◆ AIM A
In the post on rational numbers, why is the left fraction multiplied by d/d and the right one by b/b when adding a/b and c/d? Answer in one to three sentences.
*** PAGE TEXT
1.
rational numbers are numbers that can be written in form a/b where a and b are integers (-4,-3,-2,-1,0,1,2,3, etc) and b isn't 0
so for case [tex]\frac{a}{b}+\frac{c}{d}[/tex]
we need to make the denomenators the same
so for [tex]\frac{a}{b}+\frac{c}{d}[/tex], multiply left one by d/d and multiply right one by b/b to get
[tex]\frac{ad}{bd}+\frac{cb}{bd}=\frac{ad+cb}{bd}[/tex]
therefore [tex]\frac{a}{b}+\frac{c}{d}=\frac{ad+cb}{bd}[/tex][/tex] is the rule
2. do the same as previous but do minus
so for case [tex]\frac{a}{b}-\frac{c}{d}[/tex]
we need to make the denomenators the same
so for [tex]\frac{a}{b}-\frac{c}{d}[/tex], multiply left one by d/d and multiply right one by b/b to get
[tex]\frac{ad}{bd}-\frac{cb}{bd}=\frac{ad-cb}{bd}[/tex]
therefore [tex]\frac{a}{b}-\frac{c}{d}=\frac{ad-cb}{bd}[/tex][/tex] is the rule
3. not sure, I hope this is right
so for case [tex]\frac{a}{b}+\frac{c}{d}=0[/tex]
we need to make the denomenators the same
so for [tex]\frac{a}{b}+\frac{c}{d}[/tex], multiply left one by d/d and multiply right one by b/b to get
[tex]\frac{ad}{bd}+\frac{cb}{bd}=\frac{ad+cb}{bd}=0[/tex]
if we multiply both sides by bd we get
ad+cb=0
therefore, ad=-cb for the sum to always equal 0
4.
[tex](\frac{a}{b})(\frac{c}{d})=1[/tex]
[tex]\frac{ac}{bd}=1[/tex]
multiply both sides by bd
ac=bd for the product of the 2 fractions to equal 1
******
*** TASK INPUT
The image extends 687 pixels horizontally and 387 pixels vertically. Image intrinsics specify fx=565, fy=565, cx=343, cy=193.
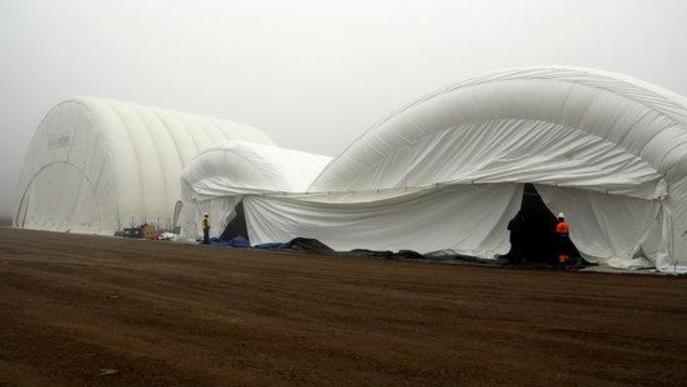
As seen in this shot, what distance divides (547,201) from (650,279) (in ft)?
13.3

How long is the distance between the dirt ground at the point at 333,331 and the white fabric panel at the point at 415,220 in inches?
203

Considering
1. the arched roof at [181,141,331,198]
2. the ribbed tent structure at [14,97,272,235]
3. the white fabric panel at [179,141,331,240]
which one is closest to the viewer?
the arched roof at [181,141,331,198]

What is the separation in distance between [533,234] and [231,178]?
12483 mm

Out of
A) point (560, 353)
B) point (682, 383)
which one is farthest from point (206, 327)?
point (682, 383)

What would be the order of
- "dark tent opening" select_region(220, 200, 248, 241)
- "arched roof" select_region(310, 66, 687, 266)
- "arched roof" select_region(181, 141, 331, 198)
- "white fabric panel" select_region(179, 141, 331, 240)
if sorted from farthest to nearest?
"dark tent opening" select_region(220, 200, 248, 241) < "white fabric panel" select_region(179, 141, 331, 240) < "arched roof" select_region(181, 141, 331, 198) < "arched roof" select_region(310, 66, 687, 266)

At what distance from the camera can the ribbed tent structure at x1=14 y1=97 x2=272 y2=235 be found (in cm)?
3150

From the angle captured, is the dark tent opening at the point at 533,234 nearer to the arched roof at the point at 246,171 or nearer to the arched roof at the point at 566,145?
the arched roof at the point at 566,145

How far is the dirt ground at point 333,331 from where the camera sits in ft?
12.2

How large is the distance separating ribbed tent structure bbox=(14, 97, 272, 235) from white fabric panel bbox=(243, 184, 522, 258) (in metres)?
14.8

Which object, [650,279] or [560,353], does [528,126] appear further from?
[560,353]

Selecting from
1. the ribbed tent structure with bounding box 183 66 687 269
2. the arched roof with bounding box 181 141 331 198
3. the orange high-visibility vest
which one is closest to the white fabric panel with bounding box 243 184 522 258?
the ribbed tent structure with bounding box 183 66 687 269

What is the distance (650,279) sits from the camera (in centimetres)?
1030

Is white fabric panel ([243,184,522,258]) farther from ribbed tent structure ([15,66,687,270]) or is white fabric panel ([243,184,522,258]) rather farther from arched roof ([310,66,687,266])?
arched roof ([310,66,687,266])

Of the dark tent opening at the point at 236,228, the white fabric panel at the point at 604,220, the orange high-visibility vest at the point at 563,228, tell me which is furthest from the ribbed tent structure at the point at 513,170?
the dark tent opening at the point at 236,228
******
◆ AIM B
Pull out every line of the listing that contains the string "farthest".

◆ OUTPUT A
The post says the denominators need to be made the same before the fractions can be added. Multiplying by d/d and b/b gives both fractions the denominator bd, so a/b + c/d becomes ad/bd + cb/bd, which equals (ad+cb)/bd.

◆ OUTPUT B
which one is farthest from point (206, 327)?
if sorted from farthest to nearest?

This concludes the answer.